Récapitulatif de toutes mes remarques et conseils:

* Positionnez la tete du pied sur le soufflet et non pas sur l’appareil sinon le poids de l’ensemble n’est pas bien réparti et tout bouge à chaque déclenchement.
* Plus on augmente le tirage, moins la bague de mise au point sert à quelque chose.
* La fonction « distance objectif-objet » par rapport à « tirage » n’est pas une fonction linéaire.
* Le soufflet absorde beaucoup de lumière !
* Déplacez l’objet si vous pouvez plutot que tout le matos.

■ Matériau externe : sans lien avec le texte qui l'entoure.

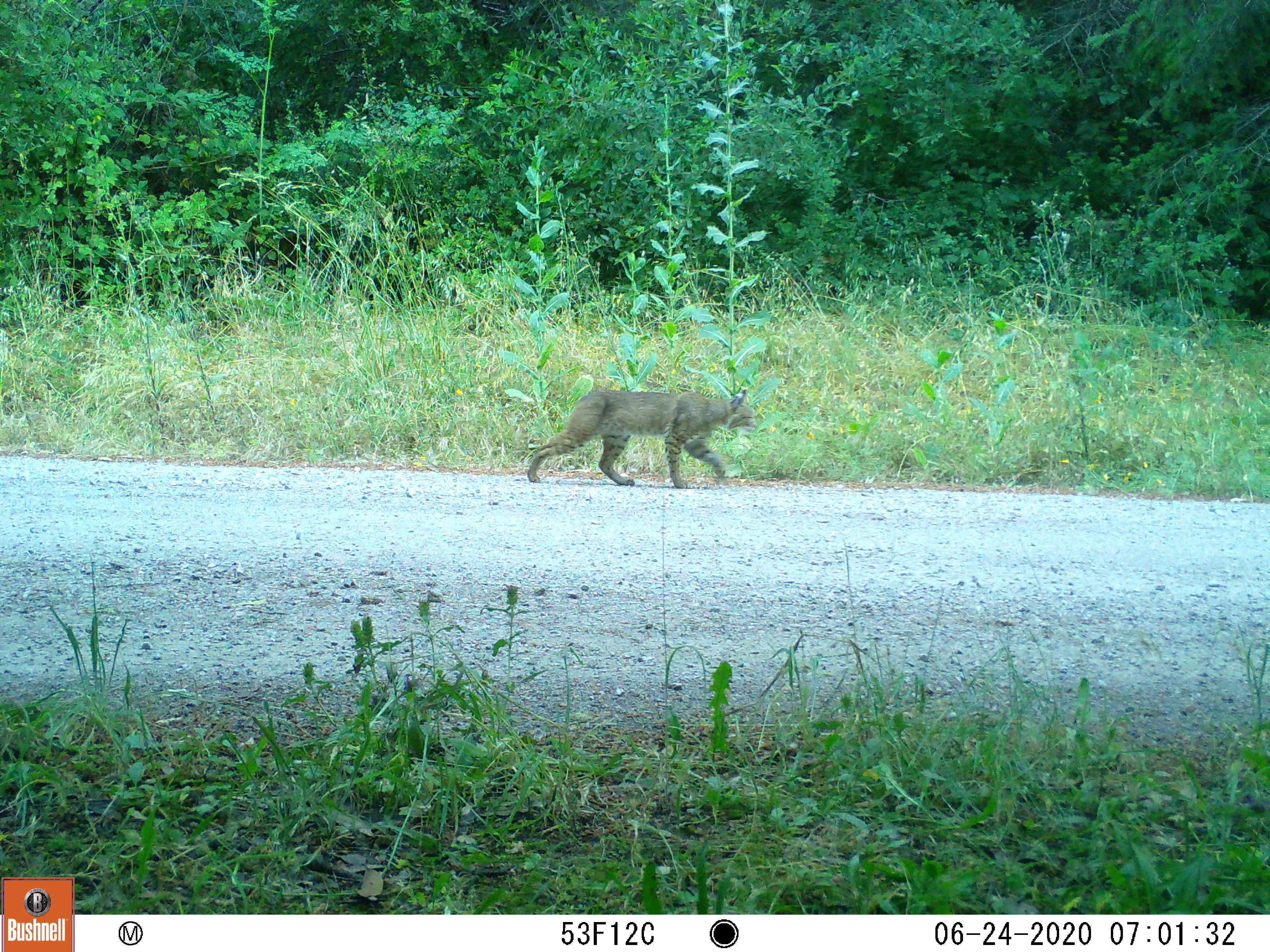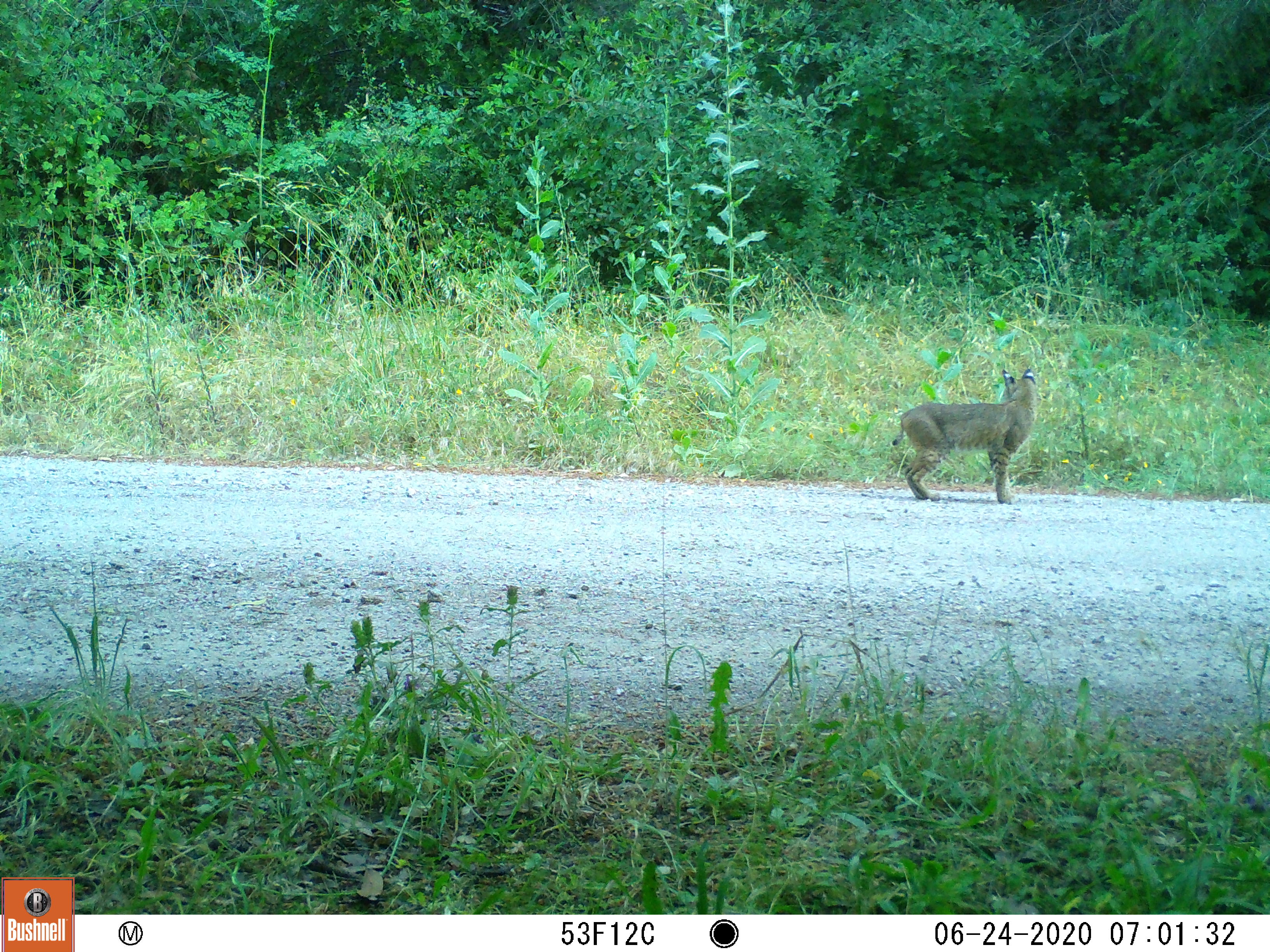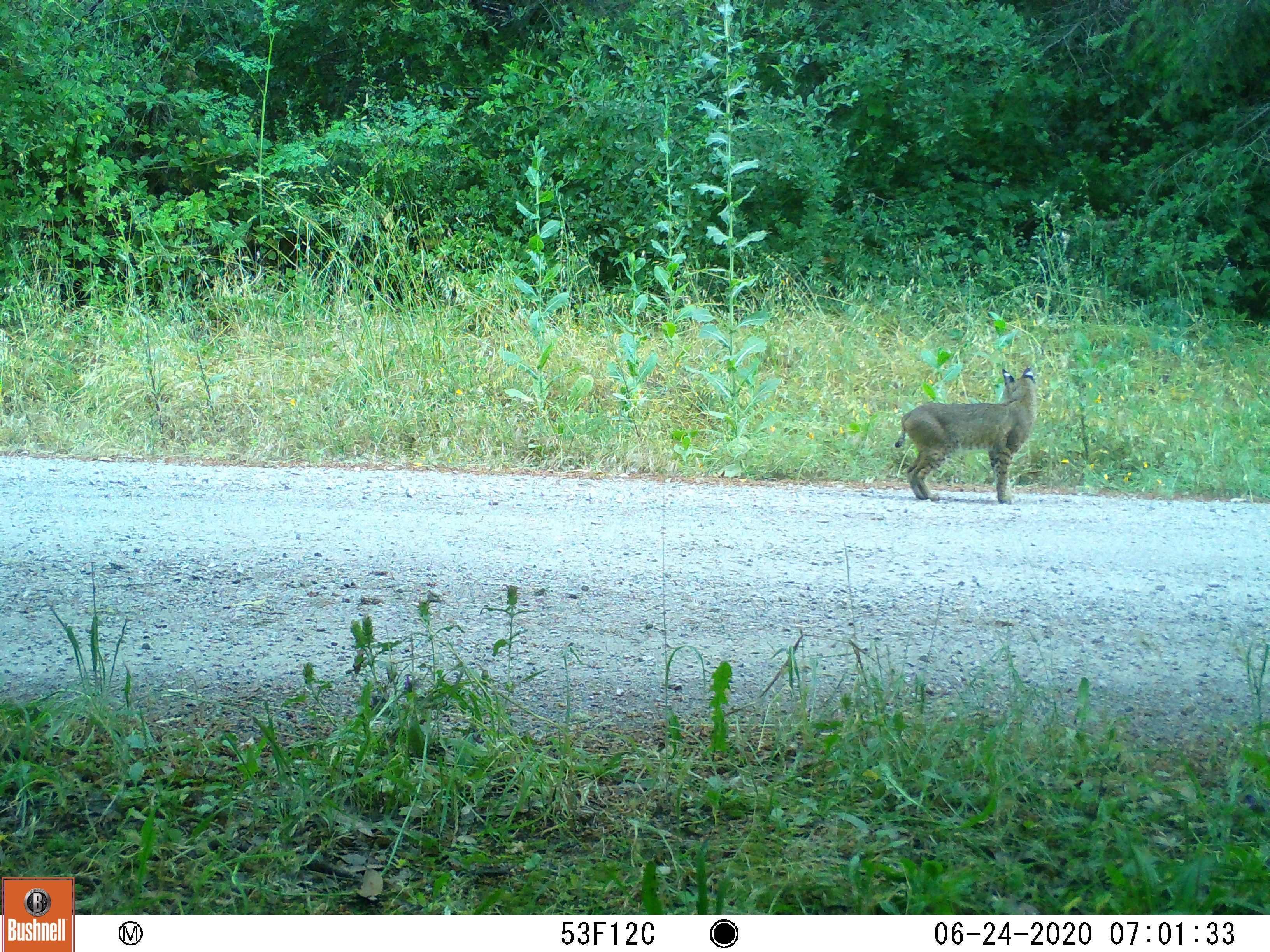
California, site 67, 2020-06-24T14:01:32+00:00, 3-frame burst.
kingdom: Animalia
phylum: Chordata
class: Mammalia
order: Carnivora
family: Felidae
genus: Lynx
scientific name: Lynx rufus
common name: bobcat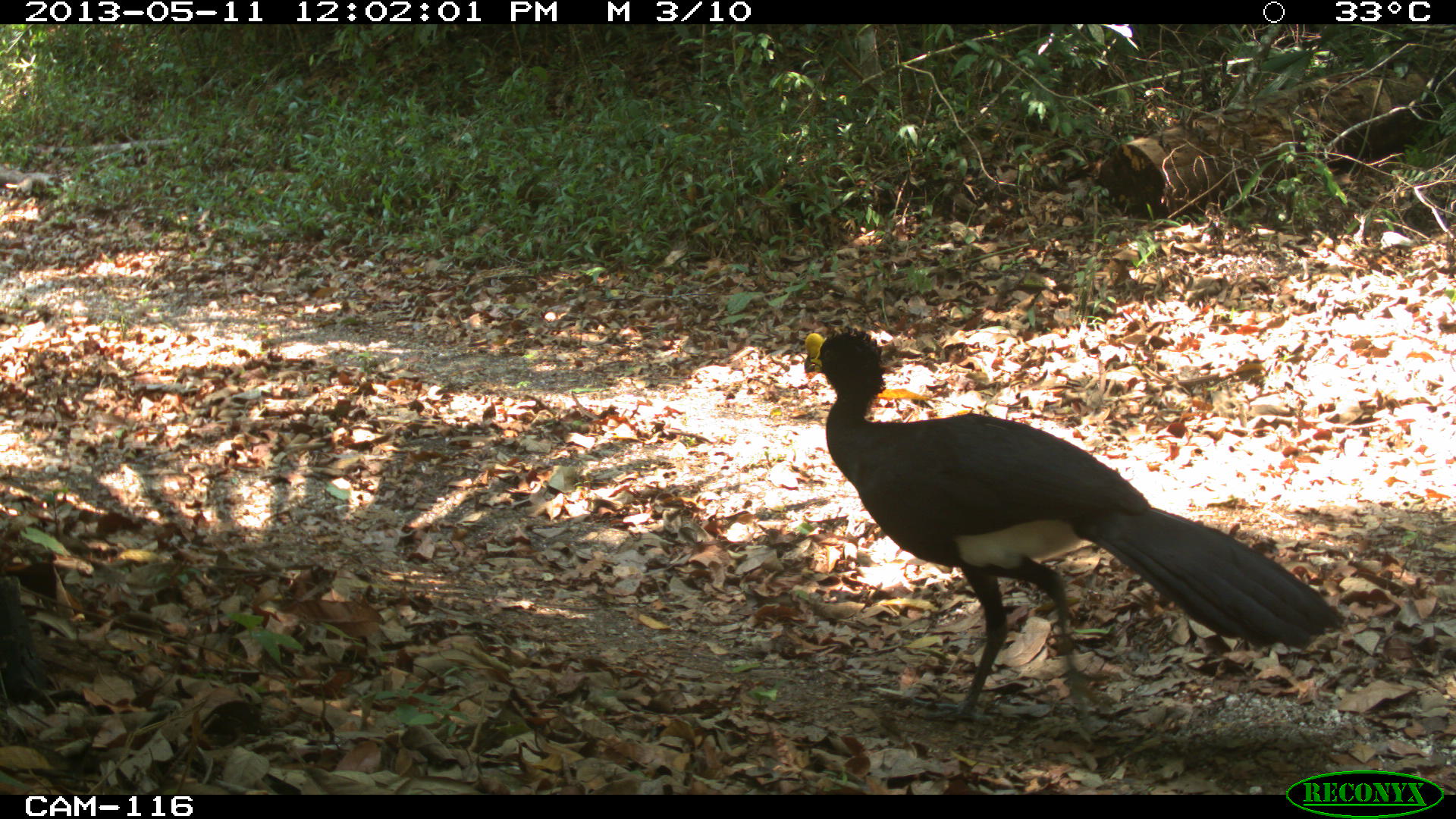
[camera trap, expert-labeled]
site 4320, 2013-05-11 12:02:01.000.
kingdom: Animalia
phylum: Chordata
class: Aves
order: Galliformes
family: Cracidae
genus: Crax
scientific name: Crax rubra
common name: great curassow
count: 1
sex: female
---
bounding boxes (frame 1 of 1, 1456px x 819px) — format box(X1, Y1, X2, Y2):
crax rubra: box(801, 321, 1346, 740)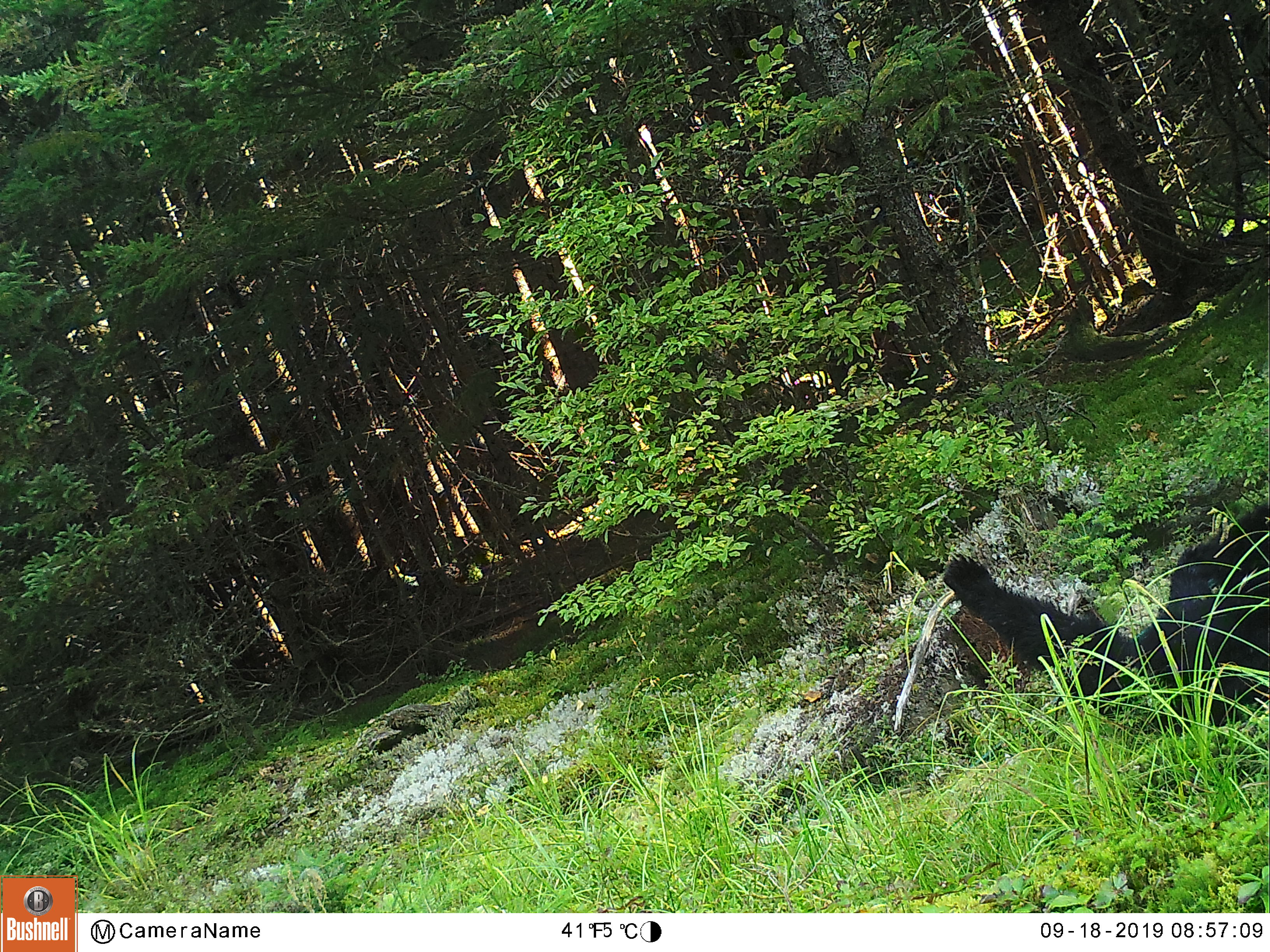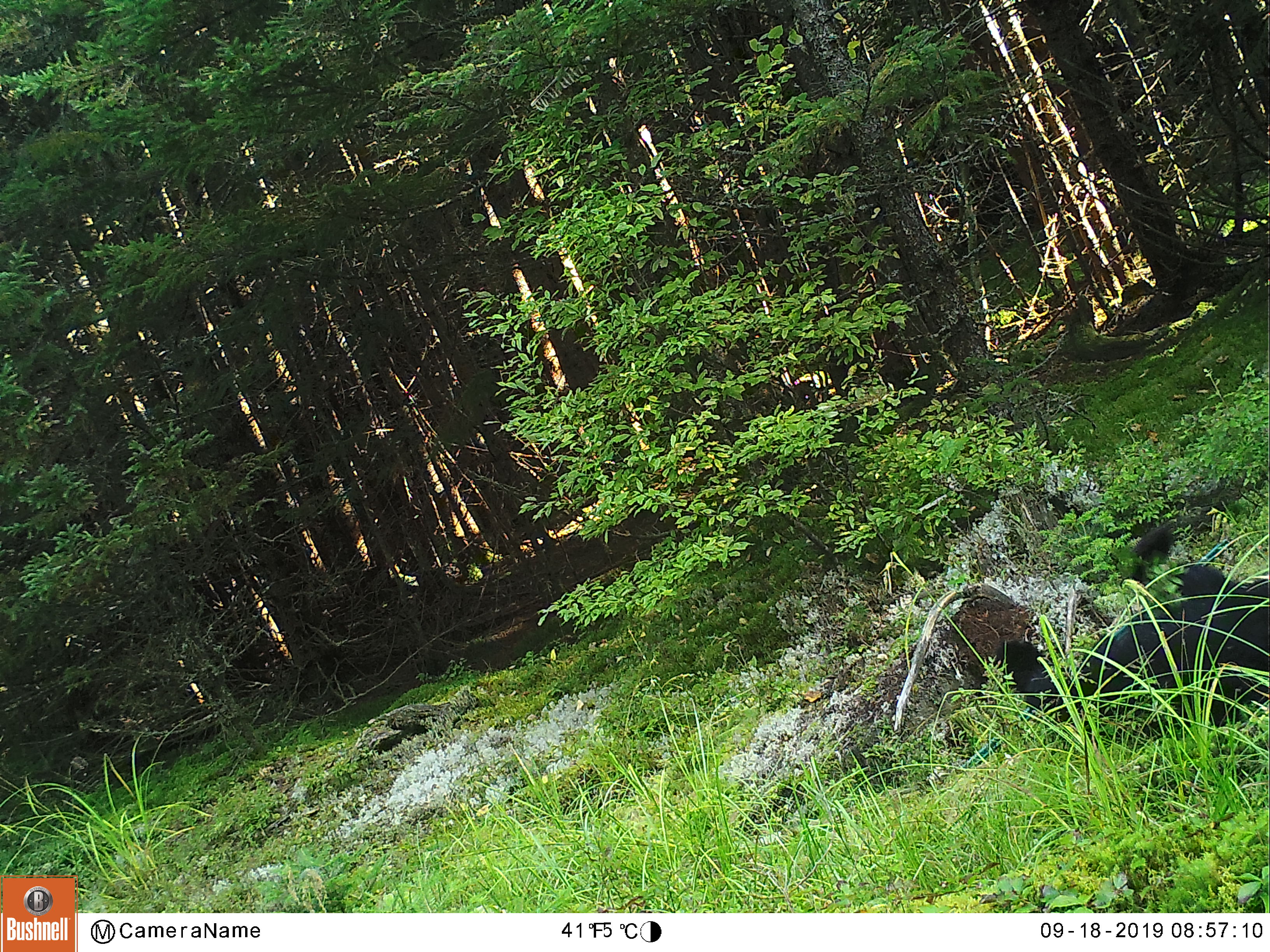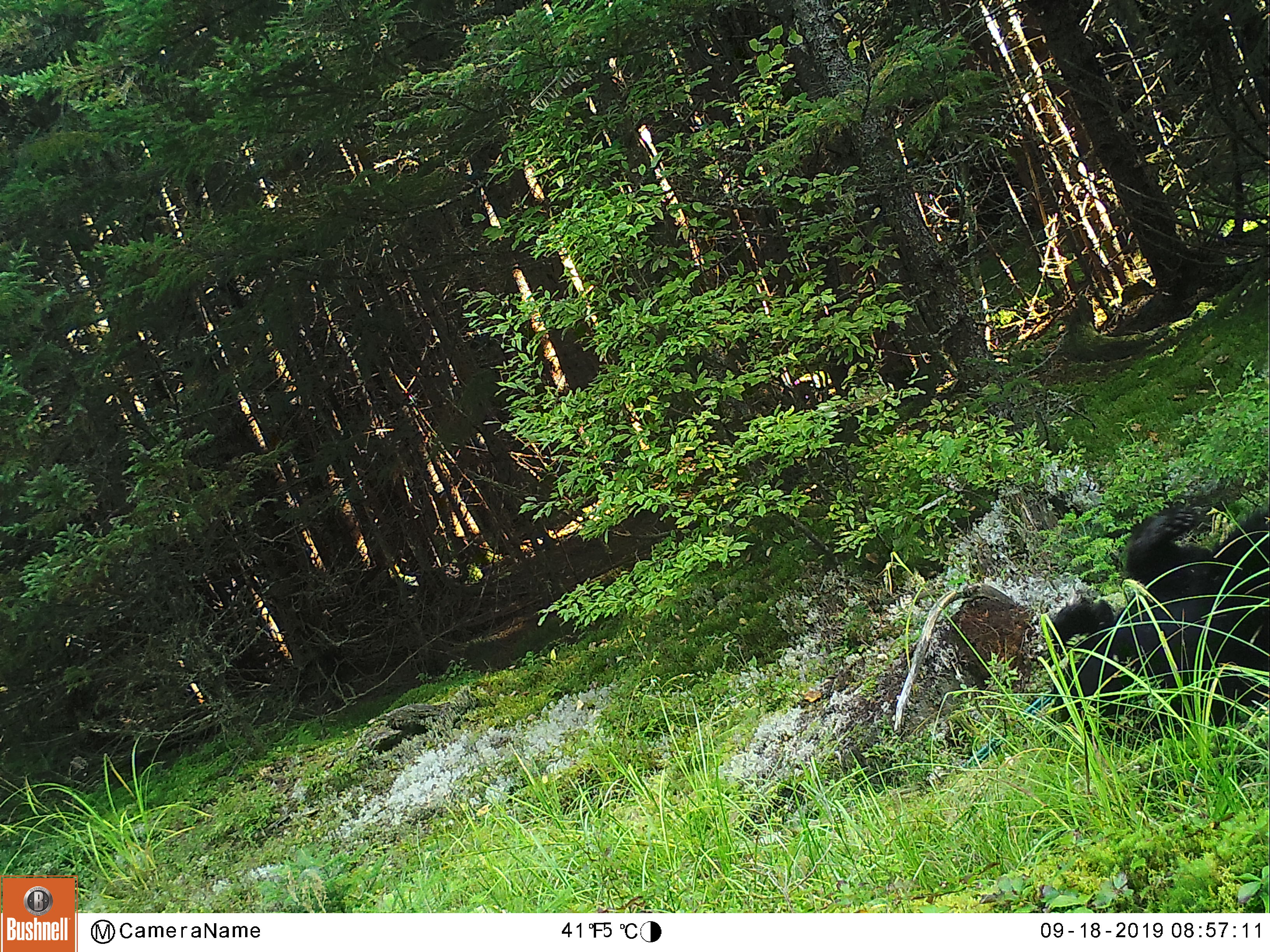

* Pour des objets inanimés, utilisez des ouvertures de f/8.0 minimum et choisissez des temps de pause assez long pour avoir un jolie histogramme décalé vers la droite mais sans cramer les blancs.
* Utilisez le retardateur ou une télécommande pour déclencher la photo car la moindre vibration de l’appareil entrainera un flou sur la photo.
* Nettoyez autant que possible l’objectif et corrigez les imperfections au post traitement avec la fonction « Supprimer les tons directs » d’Adobe Lightroom.
* Le post traitement est essentiel en macro. Il va vous permettre en plus de supprimer de poussière de mettre en avant les couleurs, les formes que vous souhaitez.
* Utilisez un eclairage assez puissant pour pouvoir obtenir des temps de pause très faible en extérieur malgré une ouverture assez faible.
* Stabilisez l’extrémité du soufflet au maximum.
* Utilisez la fonction de relevage du miroir de votre appareil.